Applications for extensive travel or large items of equipment will not be supported. N.B. Applications should NOT at this stage include requests for funding for conference presentations; if completion of the research project results in acceptance of a paper at an international conference, the British Council will consider supporting the attendance of one of the authors through a separate application.

Areas of interest for 2018

The research grants support researchers around the world in conducting and disseminating the highest quality research. The areas of particular interest to the British Council in 2018 include:

Equality, Diversity and Inclusion (EDI)

We welcome proposals dealing with any aspects of EDI, including test-takers with specific disabilities, in relation to Aptis General or any of the Aptis variants, either in full or relating to a particular skill or combination of skills

English as a Medium of Instruction (EMI)

We welcome proposals using Aptis General, Aptis for Teens and Aptis Advanced in relation to assessment of language for studies in an EMI environment.

Assessing higher proficiency levels

We welcome proposals using Aptis Advanced and Aptis General to assess test-takers at CEFR B2 level and above.

Automated assessment of writing and/or speaking

We welcome proposals dealing with any aspect of automated assessment of writing and/or speaking.

Broader assessment issues

Consideration will also be given to other issues of current interest from the area of Applied Linguistics and Second Language Acquisition in relation to language assessment.

Grant recipients


Sathena Chan, Daniel Lam and Tony Green (CRELLA, University of Bedfordshire) for their project which will Investigate the textual features and revising processes of EFL and L1 English writers in China in Aptis for Teens Writing Task 4.

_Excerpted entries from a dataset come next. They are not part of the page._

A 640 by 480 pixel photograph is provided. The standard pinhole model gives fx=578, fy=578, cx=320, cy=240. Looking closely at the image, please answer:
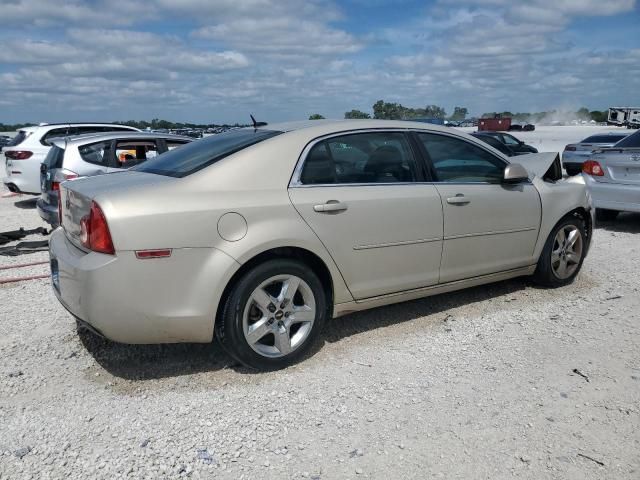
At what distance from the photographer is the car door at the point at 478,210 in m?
4.50

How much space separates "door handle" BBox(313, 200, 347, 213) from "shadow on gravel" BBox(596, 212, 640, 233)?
632cm

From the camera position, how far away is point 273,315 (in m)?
3.70

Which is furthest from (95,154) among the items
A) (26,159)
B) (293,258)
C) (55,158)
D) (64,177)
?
(293,258)

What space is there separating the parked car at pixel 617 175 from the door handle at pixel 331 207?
→ 19.3ft

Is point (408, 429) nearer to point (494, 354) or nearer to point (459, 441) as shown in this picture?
point (459, 441)

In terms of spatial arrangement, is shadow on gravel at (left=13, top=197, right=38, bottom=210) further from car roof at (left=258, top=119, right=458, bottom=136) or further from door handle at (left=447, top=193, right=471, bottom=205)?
door handle at (left=447, top=193, right=471, bottom=205)

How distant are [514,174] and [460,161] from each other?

Nivja de Jong and Jos Pacilly (Leiden University Centre of Linguistics, Leiden University, Holland) for their project which will look at new techniques to measure fluency in speech automatically.

Ute Knoch and Catherine Elder (University of Melbourne, Australia) for their project to investigate the discourse produced at score levels B2.2 to C2 on the Aptis Advanced Writing Test.

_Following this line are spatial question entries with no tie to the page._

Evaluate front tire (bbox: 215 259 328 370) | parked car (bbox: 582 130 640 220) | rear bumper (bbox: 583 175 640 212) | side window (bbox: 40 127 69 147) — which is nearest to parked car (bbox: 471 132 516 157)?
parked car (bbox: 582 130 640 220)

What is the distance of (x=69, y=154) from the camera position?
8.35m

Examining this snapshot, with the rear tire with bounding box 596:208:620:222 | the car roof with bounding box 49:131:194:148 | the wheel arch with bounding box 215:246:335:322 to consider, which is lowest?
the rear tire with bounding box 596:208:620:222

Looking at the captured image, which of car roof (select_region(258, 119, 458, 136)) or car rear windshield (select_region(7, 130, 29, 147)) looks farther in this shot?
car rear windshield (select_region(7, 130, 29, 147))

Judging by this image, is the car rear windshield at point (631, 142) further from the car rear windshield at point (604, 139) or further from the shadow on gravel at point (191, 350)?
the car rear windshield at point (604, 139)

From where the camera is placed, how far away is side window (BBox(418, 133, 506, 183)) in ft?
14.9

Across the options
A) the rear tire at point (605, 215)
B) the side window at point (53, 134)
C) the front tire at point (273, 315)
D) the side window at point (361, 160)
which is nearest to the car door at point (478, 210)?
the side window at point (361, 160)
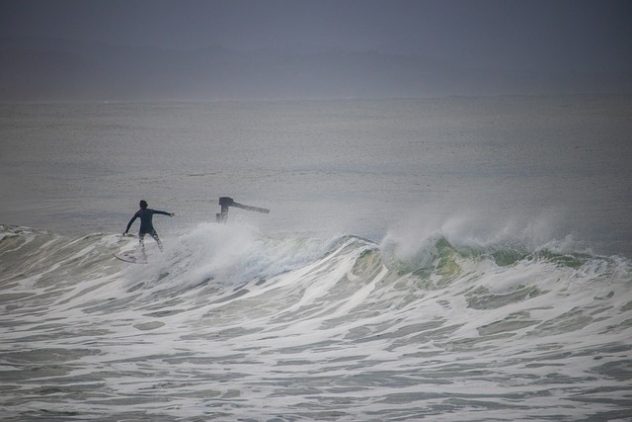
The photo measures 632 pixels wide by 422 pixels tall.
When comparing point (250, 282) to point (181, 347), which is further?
point (250, 282)

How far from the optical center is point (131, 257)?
31406 millimetres

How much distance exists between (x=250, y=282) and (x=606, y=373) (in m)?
12.4

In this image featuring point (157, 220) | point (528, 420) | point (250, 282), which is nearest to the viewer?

Judit Kormos (Department of Linguistics and English Language, Lancaster University) for her project which will explore time-extension and the second language reading performance of children with different first language literacy profiles.

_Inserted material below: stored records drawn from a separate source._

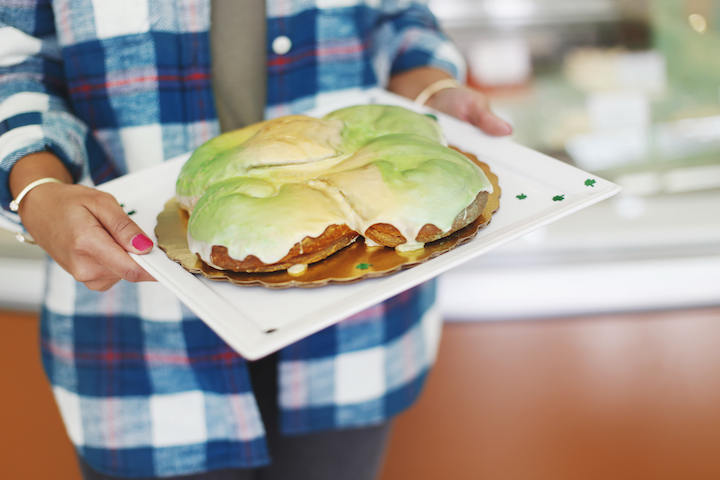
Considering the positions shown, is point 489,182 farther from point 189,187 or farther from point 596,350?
point 596,350

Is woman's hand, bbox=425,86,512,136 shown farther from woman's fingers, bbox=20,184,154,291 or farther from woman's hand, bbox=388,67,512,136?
woman's fingers, bbox=20,184,154,291

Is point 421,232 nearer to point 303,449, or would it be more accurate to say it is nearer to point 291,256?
point 291,256

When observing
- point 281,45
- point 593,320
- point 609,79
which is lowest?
point 593,320

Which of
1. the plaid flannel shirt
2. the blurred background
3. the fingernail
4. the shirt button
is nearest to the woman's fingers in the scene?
the fingernail

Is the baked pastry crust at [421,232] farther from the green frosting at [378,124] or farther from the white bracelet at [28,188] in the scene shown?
the white bracelet at [28,188]

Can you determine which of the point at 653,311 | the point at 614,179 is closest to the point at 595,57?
the point at 614,179

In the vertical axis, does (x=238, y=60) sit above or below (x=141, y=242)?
above

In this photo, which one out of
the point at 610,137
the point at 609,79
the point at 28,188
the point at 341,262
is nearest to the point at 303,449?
the point at 341,262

Trisevgeni Liontou (University of Athens) for her study which will apply automated analyses techniques to investigate discourse features in the Aptis for Teens Writing test: Evidence from lower secondary EFL students.

Nathaniel Owen (Open University) for Exploring rater behaviour with test-taker responses in Aptis Writing.

Okim Kang (Northern Arizona University) for her study on linguistic features and automatic scoring of Aptis speaking performances.

Carol Spöttl, Eva Konrad, Franz Holzknecht & Matthias Zehentner (Language Testing Research Group, University of Innsbruck) for their project on assessing writing at lower levels: research findings, task development locally and internationally, and the opportunities presented by the extended CEFR descriptors.

Azlin Zaiti Zainal , Ng Lee Luan & Tony Green (Faculty of Languages and Linguistics, University of Malaya)for their study which looks into the impact of the ProELT 1 training programme and Aptis on Malaysian English teachers’ classroom practice.